Reproduisez mot pour mot tout ce qui va de « The Strange Thing » jusqu'à « de la faute. » dans la critique de film ci-dessous.

··· Segment de texte ···

The Strange Thing About the Johnsons (Ari Aster, 2011)

Pour échapper au jugement, il ne suffit pas que l’autre prenne sur lui tout le poids de la faute.

Il se passe quelque chose de bizarre chez les Johnson. Quoi ? A première vue, c’est une histoire d’inceste père/fils, déjà perturbante car peu courante. Mais quand on y réfléchit, il y a un deuxième aspect particulièrement opaque. Qui a séduit qui et qui a violé qui ? A l’âge de 12 ans, le fils Isaiah se masturbait devant une photographie du père, Sidney, torse nu. A ce moment, on a l’impression que Sidney ignore les désirs homosexuels de son fils. Il essaie de le tranquilliser sur un ton paternel qui rassure aussi le spectateur. Comment est-on passé à la scène suivante, quatorze ans plus tard, où c’est le fils qui pratique sur son père une fellation ? Est-ce le père qui a séduit, voire violé son fils, ou est-ce le fils qui a obtenu cette faveur de la part du père ? Le fils ne se sent pas coupable, il ne cesse de dire à son père rongé par le remord : Papa je t’aime. Et plus on avance dans le film, plus Isaiah a d’autorité sur Sidney. Le père est malheureux, désespéré, il n’arrête pas de s’excuser et le fils donne des ordres. Le père est entré dans la dépendance de son fils, et il doit s’en excuser auprès de sa femme.

Un tel film n’a pu être imaginé qu’à une époque où les genres sont plus plastiques que jamais. Que se passe-t-il quand, pour un fils, la mère n’est plus l’objet de désir, mais c’est le père ? Il y a inversion de quelques schémas courants : inceste père / fils et non pas mère / fils, tentative de matricide et non pas de patricide, « victoire » finale de la mère qui reste seule avec sa fille. Le père étant mort par accident suicidaire, il n’a pas été tué, contrairement au fils. A noter que la fille n’a pratiquement aucune place dans l’histoire. Comme dans le film de Nuri Bilge Ceylan, Le poirier sauvage, seule la mère peut s’intercaler dans la relation père/fils, sans grand succès.

Le moment de culbute est celui où le père se confesse. L’écriture est son métier, il est poète, alors il écrit un texte, un long texte, tout un livre, un gros livre pour se raconter. Il veut se confier à sa femme, son épouse qu’il a abandonnée. Mais le fils intercepte le texte et lui ordonne de le détruire. Le fils ne supporte pas la confession, il l’interdit littéralement. Le père voudrait partager sa culpabilité, mais le fils refuse. C’est toi le coupable, lui dit-il, et uniquement toi, et c’est à toi de porter cette culpabilité, à personne d’autre. Isaiah menace son père des pires conséquences s’il ne détruit pas le document – on verra plus tard que cet ordre n’aura pas été exécuté. D’ailleurs indépendamment de cette confession, Joan, la mère, était déjà au courant. Elles les a vus par le trou d’une serrure – à ce moment son fils, qui donnait la fellation, était à sa place à elle (elle a des raisons d’être jalouse – c’est peut-être pour ça qu’à la fin elle tue son propre fils, transformé en rival). Peut-être la mère voulait-elle simplement maintenir une façade de moralité. En tout cas, quand le père se tue (volontairement ou involontairement, c’est ambigu), elle considère que c’est le fils qui est coupable. Elle l’accuse, mais lui refuse de s’excuser. Alors ils se battent, et finalement dans ce combat, c’est la mère qui tue le fils. Elle finit en larmes, regrettant le père qu’elle continue à aimer.

··· Segment de données ···

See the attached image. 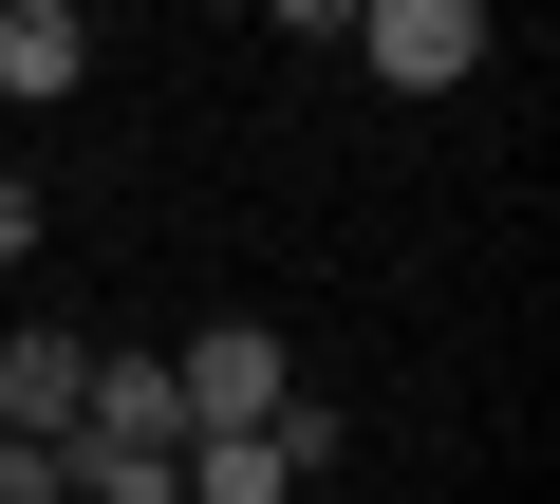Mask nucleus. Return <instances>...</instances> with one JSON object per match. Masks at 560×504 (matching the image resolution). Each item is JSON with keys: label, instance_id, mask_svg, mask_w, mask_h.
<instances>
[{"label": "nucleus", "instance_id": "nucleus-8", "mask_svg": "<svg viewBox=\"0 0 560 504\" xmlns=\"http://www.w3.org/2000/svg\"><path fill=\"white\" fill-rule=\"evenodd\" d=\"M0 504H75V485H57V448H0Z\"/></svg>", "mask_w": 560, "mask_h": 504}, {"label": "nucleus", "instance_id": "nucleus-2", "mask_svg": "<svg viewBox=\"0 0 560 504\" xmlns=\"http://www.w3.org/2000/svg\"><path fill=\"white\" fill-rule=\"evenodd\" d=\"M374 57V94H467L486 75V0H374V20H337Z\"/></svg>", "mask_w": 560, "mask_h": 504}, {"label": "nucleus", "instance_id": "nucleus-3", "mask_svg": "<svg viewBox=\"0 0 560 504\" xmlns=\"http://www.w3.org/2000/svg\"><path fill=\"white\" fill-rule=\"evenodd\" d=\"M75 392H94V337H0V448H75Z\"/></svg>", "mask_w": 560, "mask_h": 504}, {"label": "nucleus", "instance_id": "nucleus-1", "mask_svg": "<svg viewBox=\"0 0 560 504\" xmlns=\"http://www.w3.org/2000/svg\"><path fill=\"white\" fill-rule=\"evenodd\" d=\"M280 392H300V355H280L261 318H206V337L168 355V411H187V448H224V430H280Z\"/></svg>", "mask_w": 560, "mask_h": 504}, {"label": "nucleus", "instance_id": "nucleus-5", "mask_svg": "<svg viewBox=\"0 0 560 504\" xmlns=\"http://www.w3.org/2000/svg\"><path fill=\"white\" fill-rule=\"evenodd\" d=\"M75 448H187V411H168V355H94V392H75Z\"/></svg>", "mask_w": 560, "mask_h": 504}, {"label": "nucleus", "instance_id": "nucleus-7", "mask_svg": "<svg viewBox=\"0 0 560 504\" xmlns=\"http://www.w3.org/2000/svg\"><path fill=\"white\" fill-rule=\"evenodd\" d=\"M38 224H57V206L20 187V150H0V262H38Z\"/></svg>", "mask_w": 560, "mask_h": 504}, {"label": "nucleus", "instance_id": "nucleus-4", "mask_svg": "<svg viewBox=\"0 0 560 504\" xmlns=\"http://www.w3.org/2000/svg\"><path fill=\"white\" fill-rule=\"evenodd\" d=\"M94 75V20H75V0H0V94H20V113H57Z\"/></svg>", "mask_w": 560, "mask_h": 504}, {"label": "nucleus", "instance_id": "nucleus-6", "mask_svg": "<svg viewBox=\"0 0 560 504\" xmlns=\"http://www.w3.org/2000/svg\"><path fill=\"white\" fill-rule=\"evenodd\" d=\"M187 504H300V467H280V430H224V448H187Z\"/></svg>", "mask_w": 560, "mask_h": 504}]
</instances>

···

**Tâche accomplie**
The Strange Thing About the Johnsons (Ari Aster, 2011)

Pour échapper au jugement, il ne suffit pas que l’autre prenne sur lui tout le poids de la faute.